• TEXT PASSAGE:
Assemblyman for 2nd Queens
- In office 1966–1972
- Preceded by: Philip Matheson
- Succeeded by: Bennett Carr

Personal details
- Born: John Sinclair Cutcliffe August 22, 1930 Summerside, Prince Edward Island, Canada
- Died: November 10, 2007 (aged 77) Charlottetown, Prince Edward Island, Canada
- Party: Liberal
- Occupation: Funeral director

= Sinclair Cutcliffe =

Canadian politician from Prince Edward Island

John Sinclair Cutcliffe (August 22, 1930 – November 10, 2007) was a Canadian politician, who served in the Legislative Assembly of Prince Edward Island from 1966 to 1972. A member of the Liberal Party, he represented the district of 2nd Queens.

Born and raised in Summerside, Prince Edward Island, he initially worked at his father's business, the Cutcliffe Funeral Home and eventually became its owner. He also served as the president of the provincial Red Cross, the chief of rescue with the Prince Edward Island Emergency Measures Organization, and the president of the International Rescue and First Aid Association.

He was first elected to the legislature in the 1966 provincial election, serving as a backbench MLA. Reelected in the 1970 provincial election, he served as deputy speaker of the legislature. He resigned his provincial seat in 1972 to run as a Liberal Party of Canada candidate for Malpeque in the 1972 federal election, but was defeated by Angus MacLean.

He died on November 10, 2007, at the Queen Elizabeth Hospital in Charlottetown.

• PARTS OF THE EXERCISE:
A - In the Sinclair Cutcliffe biography, who defeated Cutcliffe in the 1972 federal election in Malpeque?
B - Summarize the Sinclair Cutcliffe biography in two sentences.
The data after the Sinclair Cutcliffe biography is separate material.

• Recorded data:
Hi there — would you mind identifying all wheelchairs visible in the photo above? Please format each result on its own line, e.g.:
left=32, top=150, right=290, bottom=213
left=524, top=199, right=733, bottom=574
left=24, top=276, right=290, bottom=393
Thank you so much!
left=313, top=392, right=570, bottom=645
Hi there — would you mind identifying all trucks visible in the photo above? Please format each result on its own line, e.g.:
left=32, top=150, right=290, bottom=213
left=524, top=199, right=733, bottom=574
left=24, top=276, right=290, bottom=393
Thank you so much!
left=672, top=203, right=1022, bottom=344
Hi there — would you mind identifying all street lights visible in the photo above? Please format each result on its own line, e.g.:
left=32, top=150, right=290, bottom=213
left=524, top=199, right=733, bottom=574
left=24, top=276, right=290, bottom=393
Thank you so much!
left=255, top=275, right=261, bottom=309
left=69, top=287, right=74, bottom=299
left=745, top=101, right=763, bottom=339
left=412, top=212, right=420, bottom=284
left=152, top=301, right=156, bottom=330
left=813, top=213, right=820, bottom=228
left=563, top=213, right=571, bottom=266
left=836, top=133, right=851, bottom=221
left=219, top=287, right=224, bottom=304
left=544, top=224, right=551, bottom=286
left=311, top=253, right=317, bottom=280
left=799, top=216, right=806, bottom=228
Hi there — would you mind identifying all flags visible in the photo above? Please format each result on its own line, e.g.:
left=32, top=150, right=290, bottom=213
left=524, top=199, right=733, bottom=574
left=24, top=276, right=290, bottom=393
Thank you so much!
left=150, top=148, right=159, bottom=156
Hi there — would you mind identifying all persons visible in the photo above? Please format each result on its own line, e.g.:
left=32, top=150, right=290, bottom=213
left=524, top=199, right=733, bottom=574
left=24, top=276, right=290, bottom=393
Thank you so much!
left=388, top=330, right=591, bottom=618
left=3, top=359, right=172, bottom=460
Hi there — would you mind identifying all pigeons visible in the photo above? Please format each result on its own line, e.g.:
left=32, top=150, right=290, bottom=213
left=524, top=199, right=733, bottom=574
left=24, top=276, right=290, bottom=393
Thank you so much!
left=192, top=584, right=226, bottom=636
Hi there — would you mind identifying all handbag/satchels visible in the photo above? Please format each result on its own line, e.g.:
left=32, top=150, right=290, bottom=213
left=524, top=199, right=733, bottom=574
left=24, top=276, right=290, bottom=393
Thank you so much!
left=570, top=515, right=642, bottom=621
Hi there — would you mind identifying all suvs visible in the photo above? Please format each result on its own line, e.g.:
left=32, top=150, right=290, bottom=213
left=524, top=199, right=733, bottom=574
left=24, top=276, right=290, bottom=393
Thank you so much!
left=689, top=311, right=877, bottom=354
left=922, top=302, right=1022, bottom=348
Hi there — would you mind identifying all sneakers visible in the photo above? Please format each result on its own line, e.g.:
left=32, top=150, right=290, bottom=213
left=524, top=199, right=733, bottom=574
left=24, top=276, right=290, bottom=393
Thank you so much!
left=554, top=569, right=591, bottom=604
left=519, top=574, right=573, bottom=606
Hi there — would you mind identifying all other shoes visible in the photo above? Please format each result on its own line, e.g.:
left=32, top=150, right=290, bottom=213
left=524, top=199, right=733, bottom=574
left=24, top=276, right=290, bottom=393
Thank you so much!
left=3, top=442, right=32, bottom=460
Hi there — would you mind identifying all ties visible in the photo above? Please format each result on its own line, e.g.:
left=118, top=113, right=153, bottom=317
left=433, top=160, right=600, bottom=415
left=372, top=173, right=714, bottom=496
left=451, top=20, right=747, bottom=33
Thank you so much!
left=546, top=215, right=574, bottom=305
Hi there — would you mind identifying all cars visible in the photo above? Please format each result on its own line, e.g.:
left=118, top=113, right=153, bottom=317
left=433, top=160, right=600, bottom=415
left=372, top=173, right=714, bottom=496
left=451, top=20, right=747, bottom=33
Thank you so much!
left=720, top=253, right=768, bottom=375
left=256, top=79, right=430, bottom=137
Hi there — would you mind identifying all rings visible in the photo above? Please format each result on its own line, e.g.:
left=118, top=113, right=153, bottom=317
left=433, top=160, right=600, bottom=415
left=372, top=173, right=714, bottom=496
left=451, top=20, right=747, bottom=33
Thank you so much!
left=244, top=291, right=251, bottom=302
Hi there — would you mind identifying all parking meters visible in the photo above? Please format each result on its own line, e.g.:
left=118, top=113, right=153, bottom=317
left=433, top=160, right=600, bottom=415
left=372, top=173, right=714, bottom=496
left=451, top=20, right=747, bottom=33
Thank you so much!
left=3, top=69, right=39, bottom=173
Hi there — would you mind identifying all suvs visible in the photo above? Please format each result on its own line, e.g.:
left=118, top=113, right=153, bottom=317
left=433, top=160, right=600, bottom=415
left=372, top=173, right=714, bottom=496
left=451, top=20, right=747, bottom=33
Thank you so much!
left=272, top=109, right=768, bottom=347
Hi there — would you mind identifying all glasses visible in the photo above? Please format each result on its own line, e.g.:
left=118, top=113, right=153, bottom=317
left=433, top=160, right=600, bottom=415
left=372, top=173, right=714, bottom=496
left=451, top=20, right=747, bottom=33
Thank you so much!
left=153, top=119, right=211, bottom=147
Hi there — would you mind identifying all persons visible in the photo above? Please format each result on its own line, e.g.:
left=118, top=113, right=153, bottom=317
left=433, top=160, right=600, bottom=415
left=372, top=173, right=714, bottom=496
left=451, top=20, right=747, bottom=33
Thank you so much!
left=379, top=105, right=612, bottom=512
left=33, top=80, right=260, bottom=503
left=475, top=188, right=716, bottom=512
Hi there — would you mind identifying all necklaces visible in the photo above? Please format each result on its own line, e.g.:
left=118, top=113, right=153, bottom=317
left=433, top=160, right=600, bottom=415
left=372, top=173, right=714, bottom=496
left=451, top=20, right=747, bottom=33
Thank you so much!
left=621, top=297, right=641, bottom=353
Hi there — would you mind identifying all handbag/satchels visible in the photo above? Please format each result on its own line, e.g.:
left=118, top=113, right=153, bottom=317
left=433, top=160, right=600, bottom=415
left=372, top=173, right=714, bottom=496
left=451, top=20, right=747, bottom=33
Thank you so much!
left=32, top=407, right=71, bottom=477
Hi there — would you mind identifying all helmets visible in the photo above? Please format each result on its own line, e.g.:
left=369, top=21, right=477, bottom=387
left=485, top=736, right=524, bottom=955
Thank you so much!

• RESPONSES:
A - Angus MacLean.

B - John Sinclair Cutcliffe, a funeral director from Summerside who came to own his father's Cutcliffe Funeral Home, represented 2nd Queens as a Liberal in the Legislative Assembly of Prince Edward Island from 1966 to 1972 and became deputy speaker after his 1970 reelection. He resigned in 1972 to run federally in Malpeque but lost to Angus MacLean, and he died in Charlottetown on November 10, 2007.